Never Rarely Sometimes Always
Réalisateur(s) : Eliza Hittman
Acteur(s) : Ryan Eggold, Sidney Flanigan, Talia Ryder
Catégorie(s) : Drame
Qualité : HDlight 720p - 1080p

Les meilleurs amis et cousins inséparables Autumn et Skylar naviguent de manière précaire dans la vulnérabilité de l’adolescence féminine dans les zones rurales de Pennsylvanie. Lorsque Autumn tombe mystérieusement enceinte, elle est confrontée à une législation conservatrice sans pitié pour les femmes en col bleu qui demandent un avortement. Avec le soutien sans faille de Skylar et son ingéniosité audacieuse, l’argent pour financer la procédure est sécurisé et le duo embarque dans un bus à destination de l’État de New York pour trouver l’aide dont Autumn a besoin.

Telecharger Never Rarely Sometimes Always en entier gratuit

4 Commentaires pour le film “Never Rarely Sometimes Always” :

  1. Jamais mal. Rarement lent. Parfois mal au cœur. Toujours super.

    Je l’ai aimé. Le cinéma indépendant à son meilleur. Le film est brut et réel. Les personnages sont bruts et réels. Il n’essaie pas de faire quelque chose de spectaculaire ou de romantiser son sujet et ses personnages. Je me sentais presque comme un documentaire. C’est aussi la naissance de deux jeunes actrices très talentueuses qui iront loin. Sidney Flanagan et Talia Ryder, qui est déjà installé dans Steven Spielbergs West Side Story Remake. Flanagan a le rôle principal et le rôle le plus compliqué. Elle y a vraiment mis beaucoup d’efforts et vous ne voyez jamais cela comme une performance mais comme un véritable être humain. Ryder n’a peut-être pas eu le rôle le plus compliqué, mais cela rend sa performance plus compliquée car elle n’est pas aussi voyante que Flanagan. Mais elle y met toujours tant de cœur et d’âme. J’ai aussi adoré la dynamique entre les deux filles. Il n’y a en fait pas beaucoup d’échange de dialogue entre les deux. Souvent, vous pensez qu’ils sont des étrangers, mais ils restent néanmoins unis et se soutiennent. Eliza Hittman l’a cloué à nouveau et nous invite dans l’âme de deux adolescentes du nouveau millénaire. Un film fort. 8/10

  2. Never Rarely Sometimes Always est le deuxième long métrage écrit et réalisé par Eliza Hitmann.
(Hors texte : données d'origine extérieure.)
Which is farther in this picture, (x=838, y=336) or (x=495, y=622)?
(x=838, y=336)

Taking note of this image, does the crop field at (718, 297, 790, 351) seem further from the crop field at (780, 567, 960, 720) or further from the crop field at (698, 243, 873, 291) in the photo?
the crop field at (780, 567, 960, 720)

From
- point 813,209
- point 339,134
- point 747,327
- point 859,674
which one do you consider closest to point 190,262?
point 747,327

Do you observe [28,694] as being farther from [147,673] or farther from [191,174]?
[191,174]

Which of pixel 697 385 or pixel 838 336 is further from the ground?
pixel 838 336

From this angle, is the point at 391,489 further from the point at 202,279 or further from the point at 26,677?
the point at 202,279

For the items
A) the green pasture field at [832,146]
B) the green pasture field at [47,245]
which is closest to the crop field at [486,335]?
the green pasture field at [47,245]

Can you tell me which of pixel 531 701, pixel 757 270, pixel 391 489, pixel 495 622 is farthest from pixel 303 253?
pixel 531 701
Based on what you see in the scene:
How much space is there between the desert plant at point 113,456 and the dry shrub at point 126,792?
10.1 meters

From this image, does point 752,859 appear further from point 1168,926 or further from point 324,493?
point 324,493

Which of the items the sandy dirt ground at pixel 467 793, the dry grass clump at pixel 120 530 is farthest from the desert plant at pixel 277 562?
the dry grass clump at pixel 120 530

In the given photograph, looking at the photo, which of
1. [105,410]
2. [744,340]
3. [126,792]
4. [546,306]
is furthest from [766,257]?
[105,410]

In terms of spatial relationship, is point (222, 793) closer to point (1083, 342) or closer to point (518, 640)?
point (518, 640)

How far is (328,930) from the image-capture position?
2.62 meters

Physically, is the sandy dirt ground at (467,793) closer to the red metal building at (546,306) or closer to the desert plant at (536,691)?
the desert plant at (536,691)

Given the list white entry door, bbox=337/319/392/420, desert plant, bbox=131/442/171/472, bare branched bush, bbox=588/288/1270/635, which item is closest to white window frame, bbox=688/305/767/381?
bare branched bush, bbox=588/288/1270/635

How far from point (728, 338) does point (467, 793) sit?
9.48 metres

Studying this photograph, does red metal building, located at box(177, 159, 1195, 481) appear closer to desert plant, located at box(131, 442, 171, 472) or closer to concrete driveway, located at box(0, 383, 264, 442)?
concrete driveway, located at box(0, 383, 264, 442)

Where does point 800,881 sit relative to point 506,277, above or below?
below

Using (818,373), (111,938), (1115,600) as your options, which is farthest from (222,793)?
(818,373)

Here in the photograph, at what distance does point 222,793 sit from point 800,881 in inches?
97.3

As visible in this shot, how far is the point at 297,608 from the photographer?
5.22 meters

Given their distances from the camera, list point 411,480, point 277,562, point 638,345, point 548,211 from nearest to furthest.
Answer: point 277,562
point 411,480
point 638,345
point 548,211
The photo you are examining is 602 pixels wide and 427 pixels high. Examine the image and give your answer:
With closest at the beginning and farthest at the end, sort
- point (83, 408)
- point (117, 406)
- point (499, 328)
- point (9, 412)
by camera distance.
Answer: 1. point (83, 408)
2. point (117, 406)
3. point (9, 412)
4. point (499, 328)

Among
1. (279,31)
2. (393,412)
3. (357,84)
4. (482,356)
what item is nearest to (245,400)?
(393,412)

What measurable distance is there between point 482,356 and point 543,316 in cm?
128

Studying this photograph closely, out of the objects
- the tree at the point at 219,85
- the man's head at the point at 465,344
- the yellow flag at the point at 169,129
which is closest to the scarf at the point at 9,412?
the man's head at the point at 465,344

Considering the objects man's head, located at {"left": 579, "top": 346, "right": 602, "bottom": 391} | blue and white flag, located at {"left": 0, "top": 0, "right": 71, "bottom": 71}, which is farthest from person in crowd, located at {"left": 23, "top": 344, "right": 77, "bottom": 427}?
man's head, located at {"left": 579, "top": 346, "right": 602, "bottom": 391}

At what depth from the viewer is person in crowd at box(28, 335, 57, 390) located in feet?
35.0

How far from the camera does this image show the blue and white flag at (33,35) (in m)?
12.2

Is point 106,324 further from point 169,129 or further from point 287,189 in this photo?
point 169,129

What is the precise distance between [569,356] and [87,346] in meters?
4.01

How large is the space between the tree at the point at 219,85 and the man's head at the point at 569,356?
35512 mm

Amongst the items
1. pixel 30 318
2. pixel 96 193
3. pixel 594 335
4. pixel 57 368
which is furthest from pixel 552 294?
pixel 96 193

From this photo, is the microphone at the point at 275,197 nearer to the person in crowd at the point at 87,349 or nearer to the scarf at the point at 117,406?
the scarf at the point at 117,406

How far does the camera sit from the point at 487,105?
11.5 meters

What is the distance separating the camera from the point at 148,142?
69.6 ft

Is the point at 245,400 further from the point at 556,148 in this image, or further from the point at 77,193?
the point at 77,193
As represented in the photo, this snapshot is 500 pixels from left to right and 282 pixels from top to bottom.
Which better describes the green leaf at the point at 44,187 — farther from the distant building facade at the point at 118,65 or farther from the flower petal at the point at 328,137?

L’histoire suit une fille de 17 ans nommée Autumn (Sidney Flanigan) dans une petite ville quelque part en Pennsylvanie qui avait récemment découvert qu’elle était enceinte de 10 semaines. Avec son cousin et meilleur ami Skylar (Talia Ryder), ils se rendent à New York pour avorter l’enfant non désiré.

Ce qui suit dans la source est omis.